§ **Reading passage**
*** Begin section ***
Yes. We're kind of trapped here; AT&T troff always documented `\-`
specifically and exclusively as a "minus sign". Not a "hyphen-minus" or
something like that. The "Unix dash" term might have been my invention
to try to advise the same people who aren't listening to me in that LWN
thread.
> Is there a better way though than to explicitly use \[u002D] to get a
> guaranteed U+002D?
Not a better one, no. (There's a worse one, involving `\N`.)
_Unless_ you're using man(7) or mdoc(7), your document can:
1. Remap \- to \[u002D] with `tr` or `char`; or
2. Define a string to interpolate \[u002D].
Man pages should not do either of these, because they will just make a
bad situation worse, causing more man pages to be inconsistent with each
other, Albert Cahalan-style.
> Second, I turn to PostScript output that is generated by
> `groff -Tps`. One observes:
>
> troff:<standard input>:1: warning: special character 'u002D' not defined
>
> (Converting the PS to PDF and opening that with evince), the rendered
> view shows a hyphen, a minus, an endash, an emdash, and another minus
> but rendered in a different vertical position which does not line up
> with the '+' sign.
Let's see, your input was...
> -\-\[u002D]\[u2013]\[u2014]+\[u2212]
That should be, in order:
a. a hyphen (U+2010)
b. a minus sign (U+2212) from the "current font" (likely a text font)
c. a hyphen-minus (U+002D)
d. an en dash (U+2013)
e. an em dash (U+2014)
f. a plus sign (U+002B) from the "current font" (likely a text font)
g. and a minus sign (U+2212) from the "special font".
A shorter way to say \[u2212] is \[mi] (or `\(mi`; it's a venerable
special character identifier going back to Ossanna troff).
GNU troff maps certain Unicode code points back to special characters
first.
https://git.savannah.gnu.org/cgit/groff.git/tree/src/libs/libgroff/uniglyph.cpp?h=1.23.0#n392
groff_char(7) attempts to explain why all this "text font" and "special
font" business exists.
Notes describes the glyph, elucidating the mnemonic value of
the glyph name where possible.
[...]
Entries marked with “***” denote glyphs used for
mathematical purposes. On typesetting devices, such
glyphs are typically drawn from a special font (see
groff_font(5)). Often, such glyphs lack bold or italic
style forms or have metrics that look incongruous in
ordinary prose. A few which are not uncommon in running
text have “text variants”, which should work better in
that context. Conversely, a handful of glyphs that are
normally drawn from a text font may be required in
mathematical equations. Both sets of exceptions are
noted in the tables where they appear (“Logical symbols”
*** End section ***
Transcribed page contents
*** Begin section ***
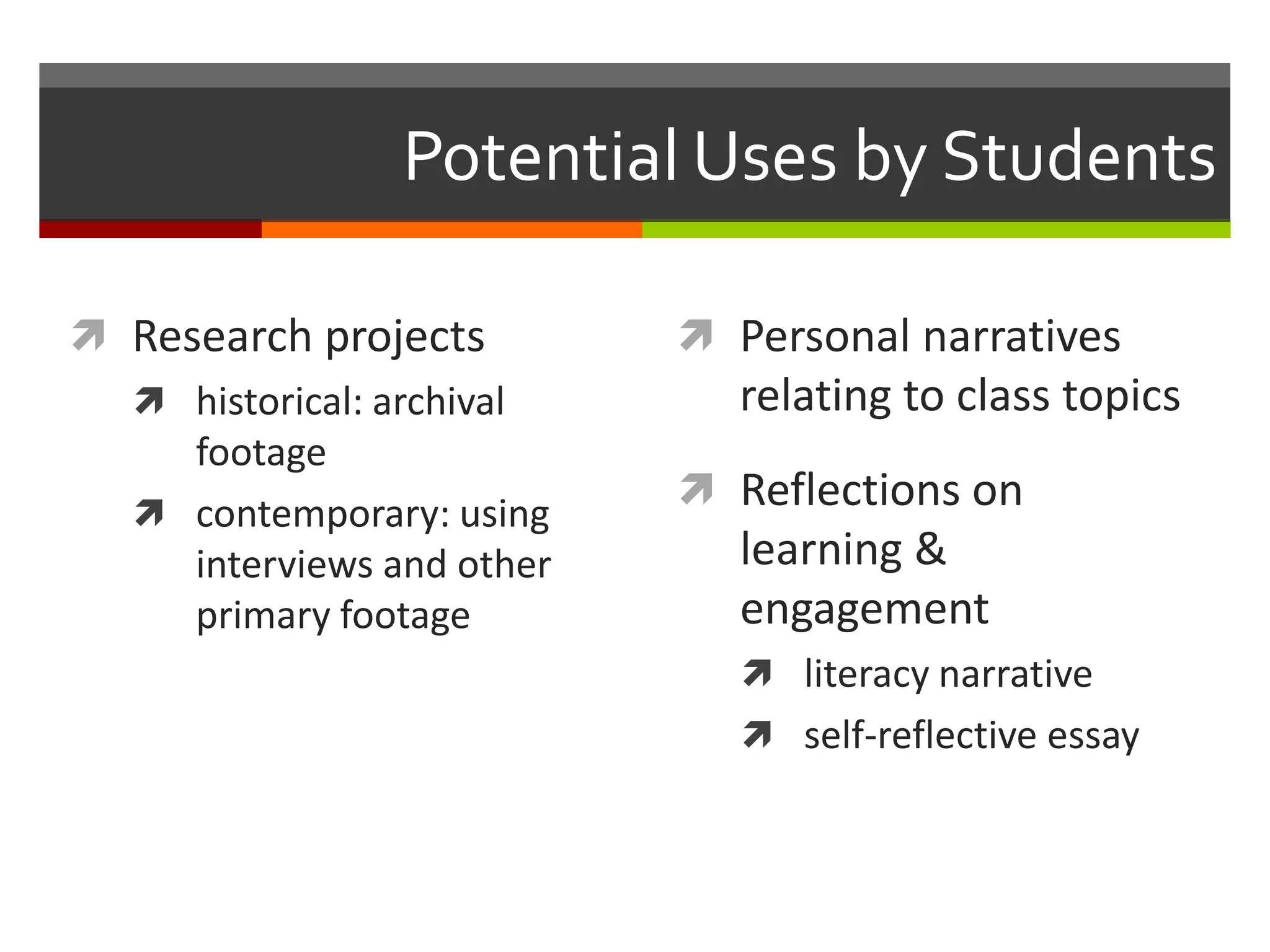 Potential Uses by Students

Research projects

historical: archival footage

contemporary: using interviews and other primary footage

Personal narratives relating to class topics

Reflections on learning & engagement

literacy narrative

self-reflective essay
*** End section ***
Using the troff reply, decide whether each statement agrees with it, and support each yes or no with the deciding words quoted from the reply. 1. AT&T troff documented `\-` as a hyphen-minus. 2. `\[mi]` is a shorter way to write `\[u2212]`. 3. Man pages should remap `\-` to `\[u002D]`. Rely only on the troff reply for your answers.

§ **Task response**
1. No: "AT&T troff always documented `\-` specifically and exclusively as a "minus sign". Not a "hyphen-minus""
2. Yes: "A shorter way to say \[u2212] is \[mi]"
3. No: "Man pages should not do either of these"